In the 19th century, Manhattan’s busy streets had a horse problem: an estimated 150,000 horses roamed the city, producing 22 pounds of waste per animal per day.
On March 27, 1897, a motorized taxi service launched in New York City, promising a cleaner solution: Gotham’s first taxis were powered by electricity rather than gasoline. In fact, the car of the future was a thing of the past.
Electric start
The idea of electric cars cruising around New York City in the 1890s may have sounded like a steampunk fever dream, but as the automobile age dawned, battery-powered cars outsold their internal combustion-engine counterparts. Electric cars were quiet, clean, and easy to drive. “Back then, you were lucky if your gasoline-powered car would start in the morning,” says Dan Albert, author of Are We There Yet? The American Automobile Past, Present, and Driverless. “Gasoline-powered cars were loud, polluting, and clunky; electric cars started with the flip of a switch.”
When electricity first started to be used in the 19th century, it seemed as if it could overcome any challenge. “If you asked anyone on the street what was going to happen next, they would say electricity was a magical force,” says David A. Kirsch, an electric car historian and author of The Electric Car and the Burden of History. “We used electricity for lighting. We used electricity to traction streetcars. Electricity was everywhere, and now it’s what gets us transported.”
Pioneering Electrobat
Back when Nikola Tesla was the only Tesla in the spotlight, the Electrobat emerged as the first commercially viable electric car. Built in 1894 by Philadelphia engineers Henry Morris and Pedro Salom, the 2,500-pound vehicle was powered by lead-acid batteries and could reach a top speed of 15 mph and travel up to 25 miles on a single charge.
The two also devised an ingenious battery-swap system at an old roller skating rink on Broadway to keep the cab running.
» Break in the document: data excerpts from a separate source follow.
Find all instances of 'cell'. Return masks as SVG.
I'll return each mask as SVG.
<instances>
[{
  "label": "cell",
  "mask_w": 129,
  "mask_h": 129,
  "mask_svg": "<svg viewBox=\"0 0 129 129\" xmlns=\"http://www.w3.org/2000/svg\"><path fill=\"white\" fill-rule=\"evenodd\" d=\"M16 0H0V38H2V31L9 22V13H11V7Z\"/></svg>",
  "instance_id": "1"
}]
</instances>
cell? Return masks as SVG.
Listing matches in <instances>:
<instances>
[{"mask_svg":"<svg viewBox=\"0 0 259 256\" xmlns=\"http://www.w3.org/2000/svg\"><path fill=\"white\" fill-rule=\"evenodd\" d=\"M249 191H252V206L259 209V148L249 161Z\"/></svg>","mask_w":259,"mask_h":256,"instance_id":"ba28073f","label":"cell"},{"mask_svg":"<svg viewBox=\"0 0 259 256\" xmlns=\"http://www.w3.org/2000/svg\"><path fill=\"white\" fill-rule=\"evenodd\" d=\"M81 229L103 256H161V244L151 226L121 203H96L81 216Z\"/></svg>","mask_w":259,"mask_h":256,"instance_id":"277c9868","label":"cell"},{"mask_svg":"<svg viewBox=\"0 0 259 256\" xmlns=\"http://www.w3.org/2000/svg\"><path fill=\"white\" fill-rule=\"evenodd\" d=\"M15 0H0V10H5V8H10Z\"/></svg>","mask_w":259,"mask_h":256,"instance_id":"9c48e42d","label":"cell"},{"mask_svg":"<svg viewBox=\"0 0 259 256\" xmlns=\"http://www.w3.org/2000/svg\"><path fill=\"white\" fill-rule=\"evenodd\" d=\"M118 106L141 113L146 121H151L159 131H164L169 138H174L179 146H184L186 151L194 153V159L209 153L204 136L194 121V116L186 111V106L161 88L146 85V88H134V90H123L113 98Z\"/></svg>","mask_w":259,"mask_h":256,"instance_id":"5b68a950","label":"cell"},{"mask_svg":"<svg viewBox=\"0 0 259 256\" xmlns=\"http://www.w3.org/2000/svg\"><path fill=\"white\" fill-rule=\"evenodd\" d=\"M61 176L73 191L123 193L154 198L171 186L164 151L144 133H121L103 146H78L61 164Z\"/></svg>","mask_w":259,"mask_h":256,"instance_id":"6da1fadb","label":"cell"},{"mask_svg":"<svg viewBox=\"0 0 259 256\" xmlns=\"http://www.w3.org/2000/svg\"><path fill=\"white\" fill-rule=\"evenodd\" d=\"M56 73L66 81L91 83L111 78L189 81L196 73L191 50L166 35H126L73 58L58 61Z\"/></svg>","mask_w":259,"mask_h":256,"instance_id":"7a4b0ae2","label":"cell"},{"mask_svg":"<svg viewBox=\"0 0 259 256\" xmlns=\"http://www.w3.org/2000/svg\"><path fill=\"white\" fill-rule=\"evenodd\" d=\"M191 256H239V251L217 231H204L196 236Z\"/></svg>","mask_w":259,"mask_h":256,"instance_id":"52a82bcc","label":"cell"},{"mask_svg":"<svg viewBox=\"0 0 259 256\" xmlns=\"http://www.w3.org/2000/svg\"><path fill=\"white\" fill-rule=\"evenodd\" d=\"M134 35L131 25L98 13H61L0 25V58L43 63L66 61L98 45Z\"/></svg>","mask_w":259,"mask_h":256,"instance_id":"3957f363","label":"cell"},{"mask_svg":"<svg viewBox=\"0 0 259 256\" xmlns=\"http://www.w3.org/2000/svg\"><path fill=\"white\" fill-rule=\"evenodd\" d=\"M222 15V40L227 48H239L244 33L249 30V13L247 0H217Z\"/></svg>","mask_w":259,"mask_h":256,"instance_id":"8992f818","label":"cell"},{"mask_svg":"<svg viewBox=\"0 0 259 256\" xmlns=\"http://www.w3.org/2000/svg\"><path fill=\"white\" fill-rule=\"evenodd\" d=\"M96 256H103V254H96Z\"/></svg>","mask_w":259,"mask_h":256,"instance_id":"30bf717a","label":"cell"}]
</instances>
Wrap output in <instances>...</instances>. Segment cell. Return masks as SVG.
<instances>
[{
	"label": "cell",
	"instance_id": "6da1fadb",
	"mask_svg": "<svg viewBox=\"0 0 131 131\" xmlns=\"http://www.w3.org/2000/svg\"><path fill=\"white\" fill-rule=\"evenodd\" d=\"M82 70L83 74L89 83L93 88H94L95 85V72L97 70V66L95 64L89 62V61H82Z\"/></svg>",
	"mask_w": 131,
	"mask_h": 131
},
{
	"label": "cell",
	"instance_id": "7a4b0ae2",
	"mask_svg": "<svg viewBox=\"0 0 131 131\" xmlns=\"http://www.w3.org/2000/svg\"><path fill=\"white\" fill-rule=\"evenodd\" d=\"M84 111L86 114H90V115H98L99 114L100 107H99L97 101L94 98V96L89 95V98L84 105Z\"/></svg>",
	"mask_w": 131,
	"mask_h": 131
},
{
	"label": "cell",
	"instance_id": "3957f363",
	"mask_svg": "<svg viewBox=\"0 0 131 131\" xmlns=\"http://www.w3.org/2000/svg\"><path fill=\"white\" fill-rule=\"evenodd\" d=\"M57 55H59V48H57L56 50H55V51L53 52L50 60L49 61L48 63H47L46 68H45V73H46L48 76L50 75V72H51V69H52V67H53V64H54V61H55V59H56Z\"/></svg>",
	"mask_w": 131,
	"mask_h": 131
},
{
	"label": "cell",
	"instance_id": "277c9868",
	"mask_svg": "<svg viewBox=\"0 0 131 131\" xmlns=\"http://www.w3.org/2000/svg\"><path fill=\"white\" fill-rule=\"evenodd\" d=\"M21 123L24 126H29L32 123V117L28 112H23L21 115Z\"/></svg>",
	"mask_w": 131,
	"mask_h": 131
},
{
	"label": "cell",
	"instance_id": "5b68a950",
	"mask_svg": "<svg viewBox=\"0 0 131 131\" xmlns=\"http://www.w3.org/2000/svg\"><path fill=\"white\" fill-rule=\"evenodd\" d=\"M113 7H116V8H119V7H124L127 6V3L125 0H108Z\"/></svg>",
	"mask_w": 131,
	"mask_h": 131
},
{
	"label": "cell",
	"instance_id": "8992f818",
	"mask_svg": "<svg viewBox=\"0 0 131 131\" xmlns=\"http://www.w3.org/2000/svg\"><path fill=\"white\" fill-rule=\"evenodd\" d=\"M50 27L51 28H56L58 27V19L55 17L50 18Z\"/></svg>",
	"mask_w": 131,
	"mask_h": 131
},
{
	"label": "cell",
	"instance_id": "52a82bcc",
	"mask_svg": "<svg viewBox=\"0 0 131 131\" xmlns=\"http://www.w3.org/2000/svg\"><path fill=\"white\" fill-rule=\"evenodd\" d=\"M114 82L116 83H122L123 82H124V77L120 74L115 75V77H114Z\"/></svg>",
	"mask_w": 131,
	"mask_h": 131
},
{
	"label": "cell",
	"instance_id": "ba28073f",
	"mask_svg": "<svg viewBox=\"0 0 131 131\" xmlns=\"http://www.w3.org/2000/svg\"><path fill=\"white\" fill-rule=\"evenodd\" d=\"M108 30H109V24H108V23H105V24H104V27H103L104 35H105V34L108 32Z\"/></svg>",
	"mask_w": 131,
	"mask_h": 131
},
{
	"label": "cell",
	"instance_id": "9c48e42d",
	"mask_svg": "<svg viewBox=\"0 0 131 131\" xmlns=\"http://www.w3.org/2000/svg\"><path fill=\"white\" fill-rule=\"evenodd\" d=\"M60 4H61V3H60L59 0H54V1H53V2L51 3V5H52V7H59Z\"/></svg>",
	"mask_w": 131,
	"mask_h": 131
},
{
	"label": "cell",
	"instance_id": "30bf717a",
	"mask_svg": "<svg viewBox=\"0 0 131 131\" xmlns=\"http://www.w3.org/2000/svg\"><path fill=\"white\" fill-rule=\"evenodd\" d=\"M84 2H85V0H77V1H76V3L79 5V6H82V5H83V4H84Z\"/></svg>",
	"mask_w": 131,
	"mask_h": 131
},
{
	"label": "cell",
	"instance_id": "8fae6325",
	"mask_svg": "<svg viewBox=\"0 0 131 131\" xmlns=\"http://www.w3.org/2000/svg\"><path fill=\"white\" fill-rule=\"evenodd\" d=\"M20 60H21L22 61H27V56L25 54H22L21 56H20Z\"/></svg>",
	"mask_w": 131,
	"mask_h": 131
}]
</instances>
With the efficiency of a NASCAR pit crew, workers used elevators and hydraulics like an overhead crane to maneuver the car, remove the 1,000-pound depleted battery, and insert a new one, a process that took just three minutes. “It was a lot faster than swapping out a team of horses and probably as fast as filling up a gas tank today,” Kirsch says.
Their Manhattan taxi service quickly became popular, especially among the upper class, and instead of selling their cars, Morris and Salom decided to lease them by the month or per ride through their own venture, the Electric Wagon and Carriage Company.
The taxi fleet grew significantly, from just 12 in 1897 to over 100 by 1899. The Electrobat proved to be an ideal city car, with its quick acceleration and quiet ride. But its speed and quietness brought unexpected challenges. In May 1899, taxi driver Jacob Jarman was reported to be speeding down Lexington Avenue at 12 miles per hour, becoming the first motorist to be arrested for speeding. A few weeks later, an electric taxi struck and killed real estate broker Henry Bliss as he got off a streetcar on the Upper West Side. The first pedestrian to be killed by a motor vehicle had not heard the Electrobat.
The bubble bursts
Morris and Salom received new backing from wealthy investors, notably William Whitney, known for his success in electrifying New York’s streetcars. Under Whitney’s direction, the company merged with electric streetcar and battery manufacturers to form an integrated national electric transportation network.
The Electric Vehicle Company quickly expanded its taxi business to major cities like Philadelphia, Chicago, and Boston, eventually becoming the largest automobile manufacturer in the United States. But the rapid expansion proved unsustainable: operations outside of New York were poorly run, and when a New York Herald investigation in late 1899 revealed that the Electric Vehicle Company had received fraudulent loans, investors felt cheated. The company’s stock price plummeted, and by 1902 the company was effectively bankrupt.
Electric cars lose power
The company’s collapse shocked the investment community and cast a dark cloud over the future of electric vehicles.
“It wasn’t the idea, the technology or the business model that killed it,” Albert says, “it was the shady politics behind it.”
A devastating fire destroyed much of the fleet, which, combined with the economic turmoil of the Panic of 1907, dealt a final blow to electric taxis in New York City, where gasoline-powered cars were gaining traction in the market. That same year, local businessman Harry Allen started a taxi service with 65 gasoline-powered taxis imported from France. Within a year, his fleet had swelled to 700 vehicles.
While the internal combustion engine will likely power America into the next century, battery power is slowly making a comeback after a long detour. The future of the car has arrived again when 25 all-electric taxis begin operating on New York City streets in 2022.